The Cub’s Mistress” takes place in the last years of the Kingdom of Judah, encompassing the last part of the reign of Josiah and the reigns of Jehoiakim and Jehoichin. The Northern Kingdom (Israel) has long since disappeared at the hands of the Assyrians and its people have gone into exile. Assyria itself as been marginalized as the Babylonian Empire has extended its tentacles into the Levant. Many in Judah are foolishly looking to Egypt for protection against this threat from the East, and as a result Jerusalem has been heavily influenced by Egyptian culture. It’s in this setting where the first-person narrative of Moses, a member of the priestly class of Levites, takes place.

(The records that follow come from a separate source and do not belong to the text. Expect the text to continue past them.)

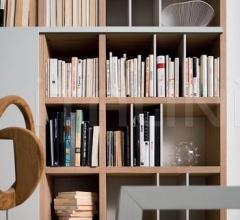 Книжный стеллаж My Space Copenaghen фабрика Alf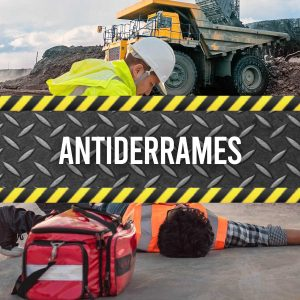 Antiderrames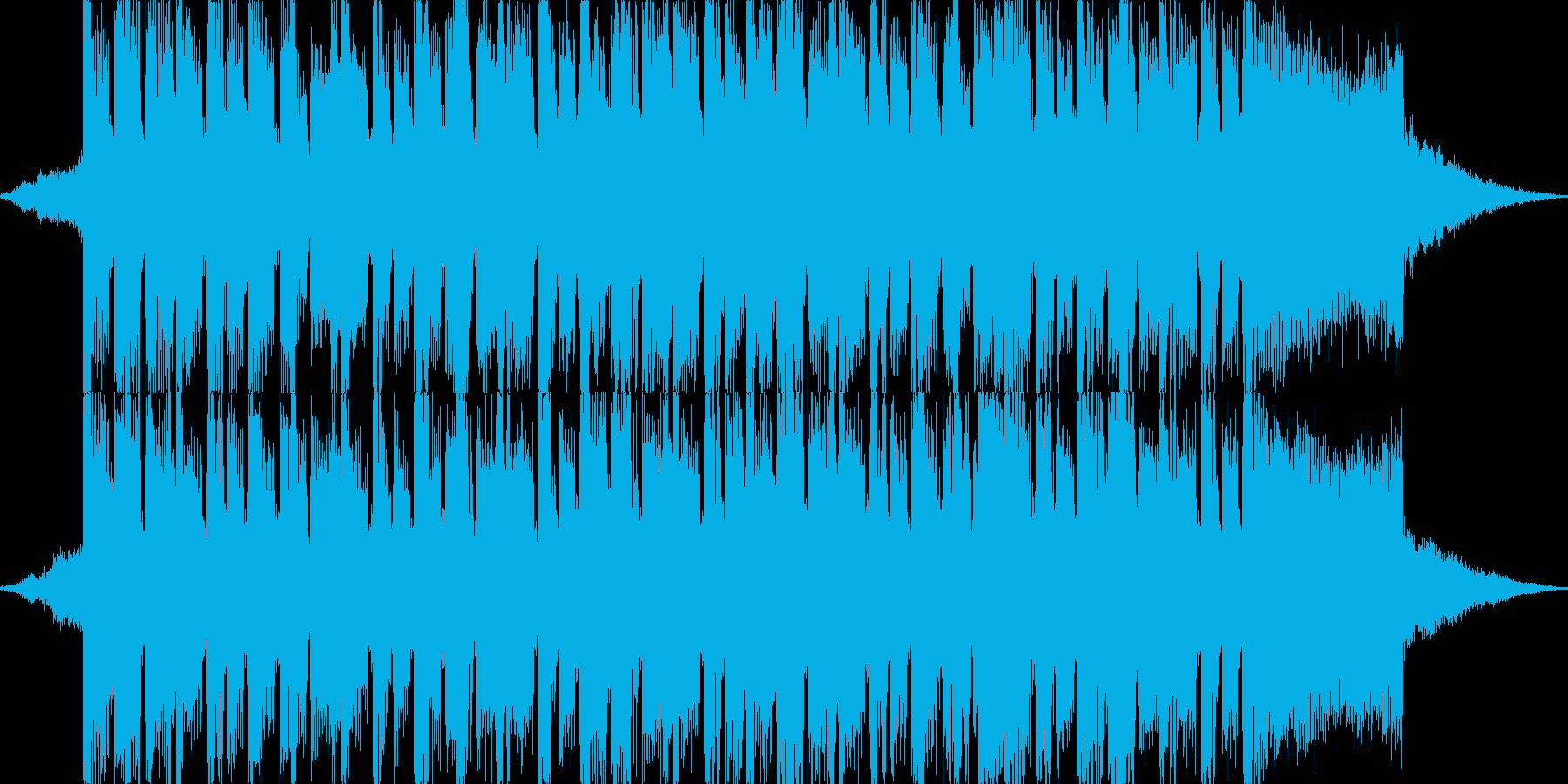 明るめな4つ打ちダンス系のジングルの再生済みの波形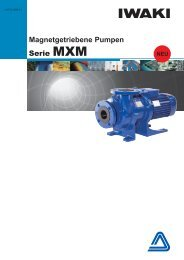 MXM (CAT-D 0066-01 2007-07)-06.indd - Iwaki Europe GmbH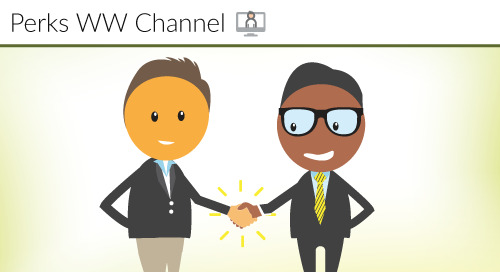 The State of Channel Incentives Webinar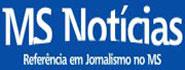 MS Noticias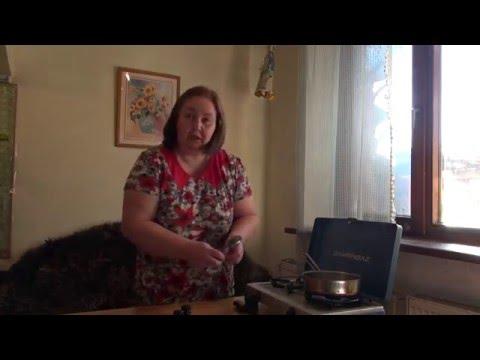 Масло кедровое с живицей - полезные свойства, применение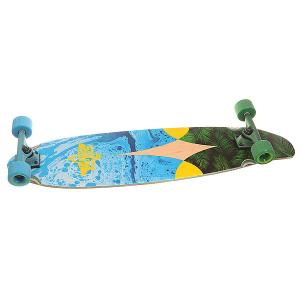 Лонгборд  Bio Longboard Blue/Yellow 9.5 x 38 (96.5 см) Dusters. Цвет: зеленый,голубой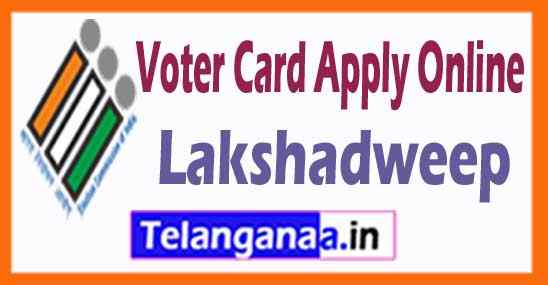 How to Apply Voter ID Card Online in Lakshadweep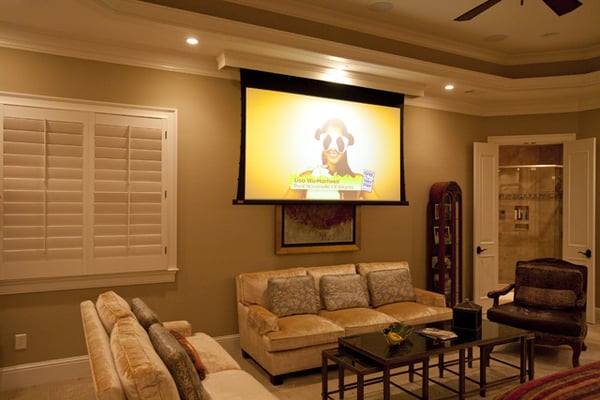 Master Bedroom 92 Draper Projector Screen Yelp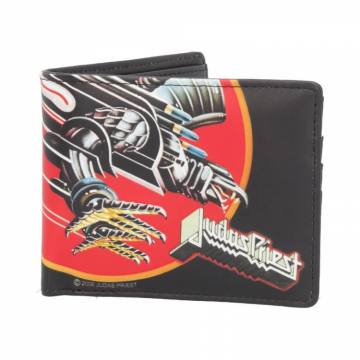 Screaming For Vengeance-Judas Priest 40494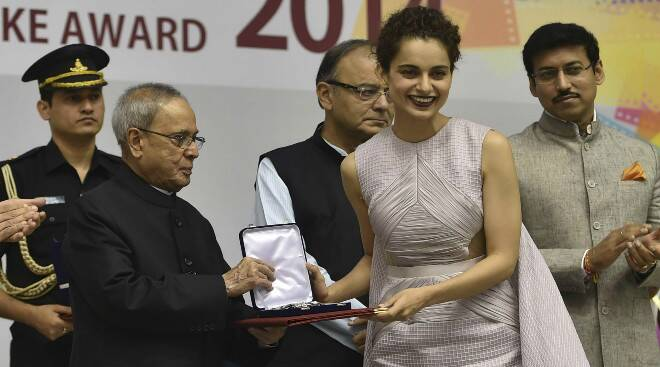 Bollywood Queen Kangana Ranaut honoured with National Best Actress Award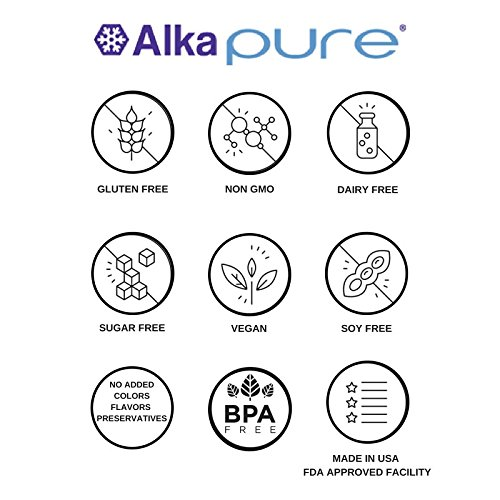 The Original Alkaline Water and Electrolyte Concentrate by Alka-Pure | 9.5+ pH Filtered Water | Sugar Free | 60 Pack | 30 Day Supply by Alka-pure GoPak (Image #6)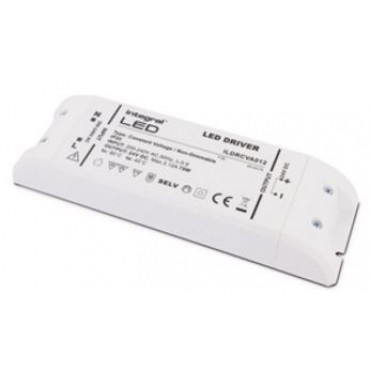 Integral Ledstrip Led Driver 75W 24V 201X63X30Mm Nodim
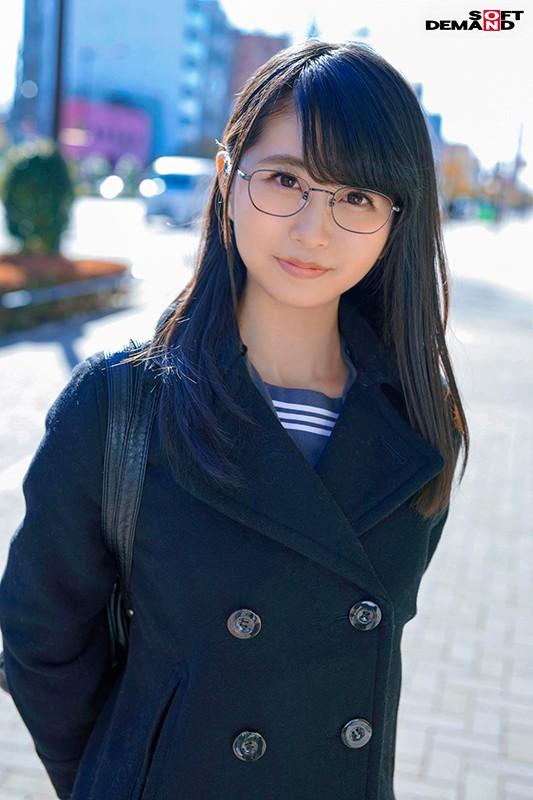 制服少女inNTRマジックミラー号女子○生限定おっぱいモミモミ我慢ゲーム 画像7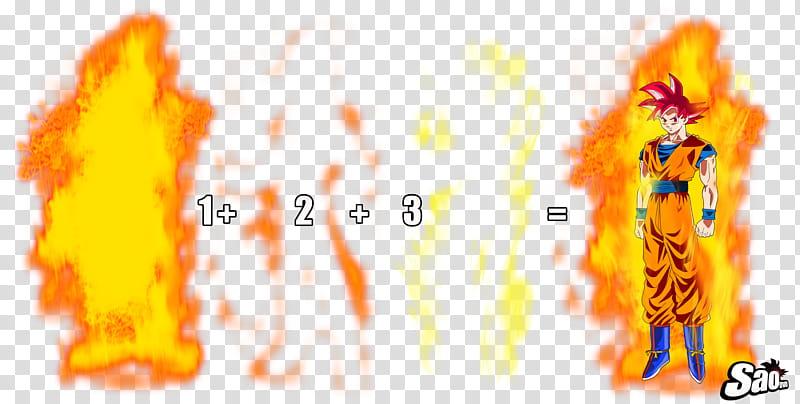 KI SSG Fire Molde, San Goku illustration transparent.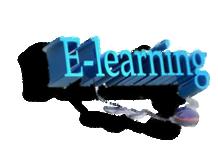 DTE e-Learning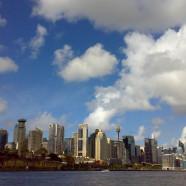 Sydney – sprievodca pýchou Austrálie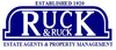 Ruck & Ruck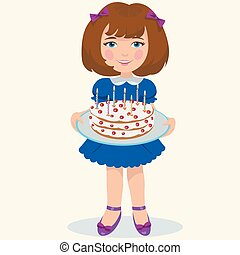 girl with sweet cake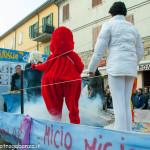 Berceto Carnevale d1 2013 (226)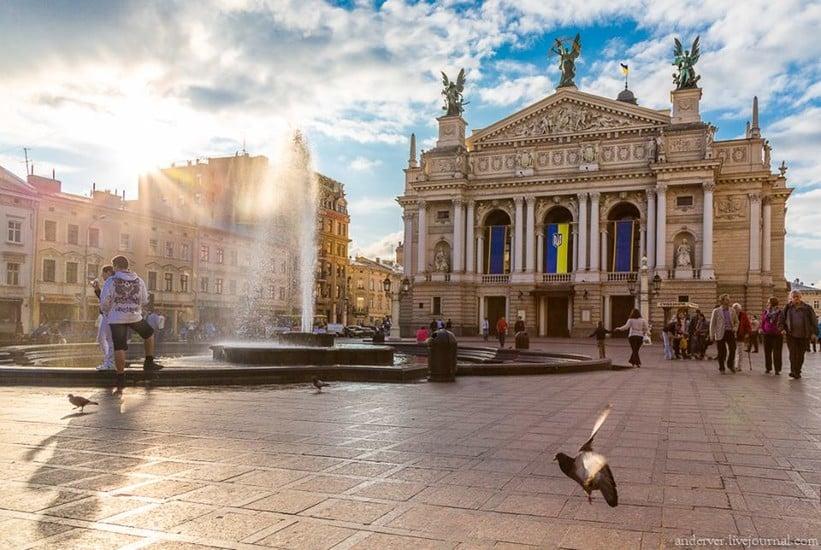 1. Lviv, Ukrayna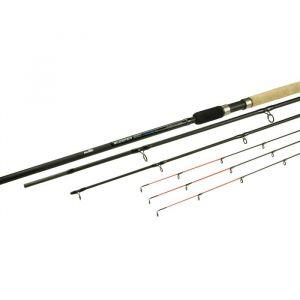 Lanseta Nevis Whisper Feeder 3.60m-4.20m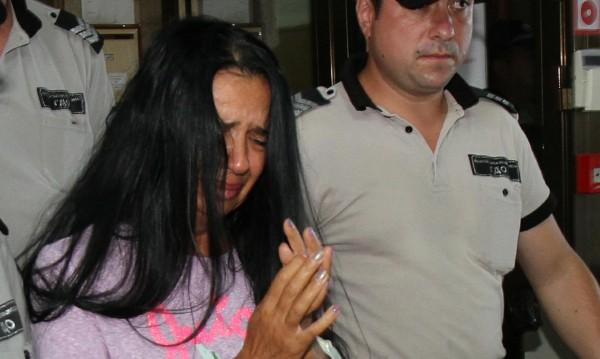 Мейзер остава в затвора, съдът не я пусна под домашен арест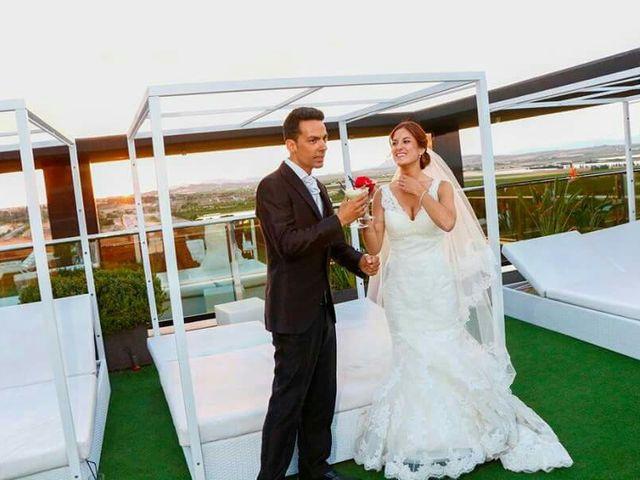 La boda de Alberto y Marisol en Guardamar Del Segura, Alicante 7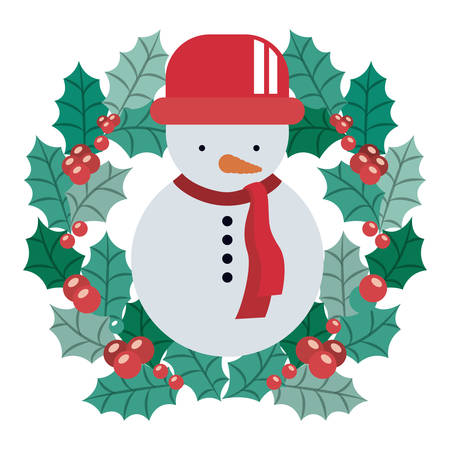 christmas crown: Snowman and crown icon. Merry Christmas season and decoration theme. Isolated design. Vector illustration Vectores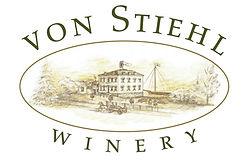 von-Stiehl-logo.jpg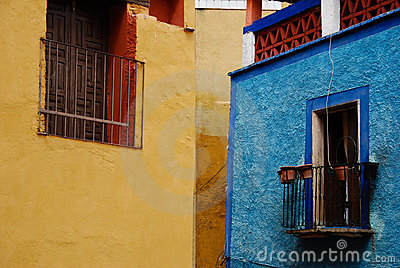 Mexican windows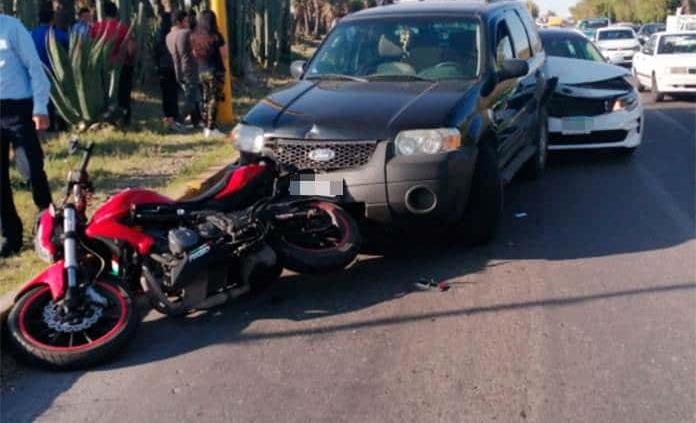 Carambola en bulevar San Luis deja un lesionado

We follow the life of Moses from his earliest youth during the time of Josiah to his days as a young priest, as he discovers the moral and spiritual degradation that has infected the priestly class as well as Judean society in general. He wishes to remain loyal to Yahweh, but temptation comes his way in the form of Miriam, a beautiful temptress and married woman. What will happen when her husband finds out?
Targeted Age Group:: 15-100
What Inspired You to Write Your Book?
The book sprang from my historical Ph. D studies in Israel. As I was visiting historical sites, such as Jerusalem, I became curious about how people lived and what they thought about during those ancient days. The book takes the reader back to the declining years of Judah.
How Did You Come up With Your Characters?
The characters are a mix of biblical personalities, persons I know and a degree of myself.
Book Sample
As I wandered along the colonnades I met a lovely woman whose robe was of fine linen so transparent that her breasts and loins might be seen through it. She was straight and slender, her lips, cheeks and eyebrows were colored, and she looked at me with shameless curiosity.
“What is your name, handsome boy?” she asked, her eyes lingering upon the white shoulder cloth that showed me to be a candidate for initiation for serving at the Temple of Solomon.
“Moses,” I answered in confusion, not daring to meet her gaze; but she was so beautiful that I hoped she would ask me to be her guide in the temple area. Such requests were often made of the novices.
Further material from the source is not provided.